In Part 4 "The Part about the Crimes" you will read in nauseating detail about what has been happening to women in and around Santa Teresa. Bolano buries you through repetition into being numb about the horrors, the callousness of those who prey on the women, and the attitudes of the police and other officials in the context of a very male chauvinist culture. By the end of this part, you'll piece together what's going on . . . which is more than the investigators do. I advise you to read this segment when you are in a good mood and in small doses.

In Part 5 "The Part about Archimboldi, you get to look behind the author's legend to meet the man and his family. It's the best part of the book and reminded me a lot of reading what Gunter Grass had to say in Peeling the Onion about emerging as a writer. Bolano adds power by dropping in little stories and events that complete and magnify other parts of the book. I savored this part right up to the final shoe dropping.

Bolano has an amazing ability to pile story on top of story on top of story so that you are seeing the subject (or the world) through an endless series of mirrors that display all dimensions simultaneously. His imagination to do this is immense. Due to his untimely death as he raced to finish this work, I don't think that these complex structures always received the polish they deserved. For instance, there are a few facts of 2666 that are never finished. Clearly, a good editor would have helped Bolano to flesh out such chinks in the reflective surface.

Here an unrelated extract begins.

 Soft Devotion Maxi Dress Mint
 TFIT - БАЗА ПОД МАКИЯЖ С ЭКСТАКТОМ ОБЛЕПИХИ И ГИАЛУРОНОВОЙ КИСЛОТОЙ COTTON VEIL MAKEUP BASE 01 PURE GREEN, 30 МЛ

The translation often seems rough. You can tell because other parts are extremely smooth and well developed. It's not clear how much of this is due to the original not being fully polished or the translation being rushed.

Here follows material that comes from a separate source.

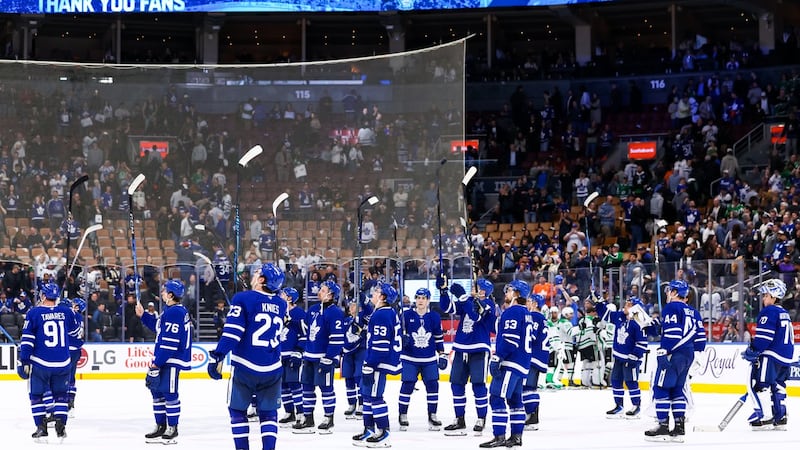 Dreger on the belief of players that Leafs can compete next season, the process of the Leafs’ GM search and more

To me, a monumental novel has to convey a sense of what the world is really about. You see that in a work like Crime and Punishment. Bolano also shares his worldview through the actions his characters take and their fates. The philosophy is clearly summarized by John Donne in that we are all connected and the loss of any one is a loss to all. Much of the story's development can be seen in the context of Catholic theology with many of the references unavoidable (such as the crucified general). Bolano's view is also that every thing we think or do affects everyone else. Ultimately, he sees us as all tied together because we are attracted to one another (even if the attraction is sometimes a perverse one). Behind all of these connections is a strong force drawing us to right wrongs, even when there seems to be no chance to succeed.

Although you can feel that the book spends too much time on the tawdry, its ultimate message is a very positive and life-affirming one . . . you can make a positive difference, if only you make the effort.